Common scenarios include:
- Archiving important web pages for compliance or record-keeping.
- Capturing dynamic content with JavaScript interactions.
- Automatically saving pages with error status codes or outlinks.
- Generating screenshots of web pages for visual records.
For example, you can use this node to save a news article URL to the Wayback Machine, optionally capturing all outlinks and taking a full-page screenshot.
Properties
| Name | Meaning |
|---|---|
| URL | The URL of the page to save to the Wayback Machine. |
| Capture All | Whether to capture pages even if they return HTTP errors (status 4xx or 5xx). By default, only pages with status 200 are captured. |
| Capture Cookie | An extra HTTP cookie value to send when capturing the target page. Useful for authenticated or personalized content. |
| Capture Outlinks | Whether to automatically capture all outlinks found on the page, including links in PDFs, JSON, RSS, and MRSS feeds. |
| Capture Screenshot | Whether to capture a full-page screenshot in PNG format, stored separately in the Wayback Machine. |
| Delay Wayback Machine Availability | Whether the capture becomes available after approximately 12 hours instead of immediately, reducing system load. API responses remain the same regardless. |
| Email Result | Whether to send an email report of the captured URLs to the user's email address. |
| Force Get | Whether to force using a simple HTTP GET request to capture the page. By default, a HEAD request decides whether to use a headless browser or GET. This overrides that behavior. |
| If Not Archived Within | Only capture the page if the latest existing capture is older than this time delta (e.g., "3d 5h 20m" or seconds like "120"). Supports two comma-separated values: first for main capture, second for outlinks. Defaults to 45 minutes. |
| JS Behavior Timeout | Number of seconds (0–30) to run JavaScript after page load to trigger dynamic content loading (e.g., image hover, scroll). Default is 5 seconds. Set to 0 to skip JS execution for faster capture. |
| Outlinks Availability | Whether to return timestamps of the last capture for all outlinks. |
| Skip First Archive | Whether to skip checking if the capture is the first one, which speeds up the process if that information is not needed. |
| Target Username | Username to use in login forms on the target page, if authentication is required. |
| Target Password | Password to use in login forms on the target page, if authentication is required. |
| Use User-Agent | Custom HTTP User-Agent string to use when capturing the target page. |
Output
The node outputs JSON data representing the response from the Wayback Machine's save API. This typically includes metadata about the saved capture such as the archived URL, timestamp, and status.

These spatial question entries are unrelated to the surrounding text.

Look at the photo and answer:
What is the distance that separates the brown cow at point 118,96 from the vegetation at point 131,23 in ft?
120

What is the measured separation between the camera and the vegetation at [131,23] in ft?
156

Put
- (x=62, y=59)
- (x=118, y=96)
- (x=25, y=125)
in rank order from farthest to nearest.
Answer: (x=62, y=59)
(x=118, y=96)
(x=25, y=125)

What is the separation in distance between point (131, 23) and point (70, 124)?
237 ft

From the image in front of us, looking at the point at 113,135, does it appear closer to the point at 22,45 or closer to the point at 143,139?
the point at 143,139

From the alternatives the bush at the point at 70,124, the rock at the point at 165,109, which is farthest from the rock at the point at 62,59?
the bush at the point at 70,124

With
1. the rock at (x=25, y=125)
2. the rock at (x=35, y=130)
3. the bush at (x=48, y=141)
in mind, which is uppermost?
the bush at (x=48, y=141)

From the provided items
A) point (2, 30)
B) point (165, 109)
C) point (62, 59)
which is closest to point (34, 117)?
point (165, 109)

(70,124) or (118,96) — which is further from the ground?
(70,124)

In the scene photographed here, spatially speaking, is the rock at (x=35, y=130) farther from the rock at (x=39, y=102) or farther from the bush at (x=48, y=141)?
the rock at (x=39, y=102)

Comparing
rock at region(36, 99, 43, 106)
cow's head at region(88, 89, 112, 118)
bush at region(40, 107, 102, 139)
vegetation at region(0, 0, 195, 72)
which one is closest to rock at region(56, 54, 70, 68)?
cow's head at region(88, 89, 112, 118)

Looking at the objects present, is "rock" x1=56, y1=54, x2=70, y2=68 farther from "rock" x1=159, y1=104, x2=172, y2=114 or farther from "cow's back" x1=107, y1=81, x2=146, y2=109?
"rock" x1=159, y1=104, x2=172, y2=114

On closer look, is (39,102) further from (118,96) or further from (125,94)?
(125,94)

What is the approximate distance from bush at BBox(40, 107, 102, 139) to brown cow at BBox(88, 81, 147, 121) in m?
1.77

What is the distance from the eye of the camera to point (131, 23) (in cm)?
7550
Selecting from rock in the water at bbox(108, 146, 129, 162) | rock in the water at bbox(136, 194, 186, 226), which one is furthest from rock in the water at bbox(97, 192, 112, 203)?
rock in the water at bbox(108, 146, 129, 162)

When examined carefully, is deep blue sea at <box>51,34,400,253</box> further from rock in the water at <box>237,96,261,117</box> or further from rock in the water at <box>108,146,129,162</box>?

If the capture includes a screenshot, it is stored separately by the Wayback Machine but not directly output as binary data by this node.
Output structure example (simplified):
{
"archived_snapshots": {
"closest": {
"available": true,
"url": "https://web.archive.org/web/20230101000000/https://example.com",
"timestamp": "20230101000000"
}
},
"url": "https://example.com",
"timestamp": "20230101000000",
"status": "success"
}
Dependencies
- Requires an API key credential for the Internet Archive service configured in n8n.
- Makes HTTP POST requests to
https://web.archive.org/savewith form data parameters. - No additional external dependencies beyond standard HTTP and authentication helpers.
Troubleshooting
- Invalid URL Error: If the provided URL is malformed or cannot be parsed, the node throws an "Invalid URL" error. Ensure the URL is correctly formatted and includes the protocol (e.g., https://).
- Authentication Errors: Missing or invalid API credentials will cause authentication failures. Verify that the API key credential is properly set up.
- Timeouts or Slow Responses: Capturing pages with heavy JavaScript or many outlinks may take longer. Adjust the JS Behavior Timeout or disable outlink capture to speed up.
- Capture Not Available Immediately: If "Delay Wayback Machine Availability" is enabled, captures appear after ~12 hours. This is expected behavior to reduce server load.
- HTTP Errors on Target Page: By default, pages returning HTTP errors (4xx, 5xx) are not captured unless "Capture All" is enabled.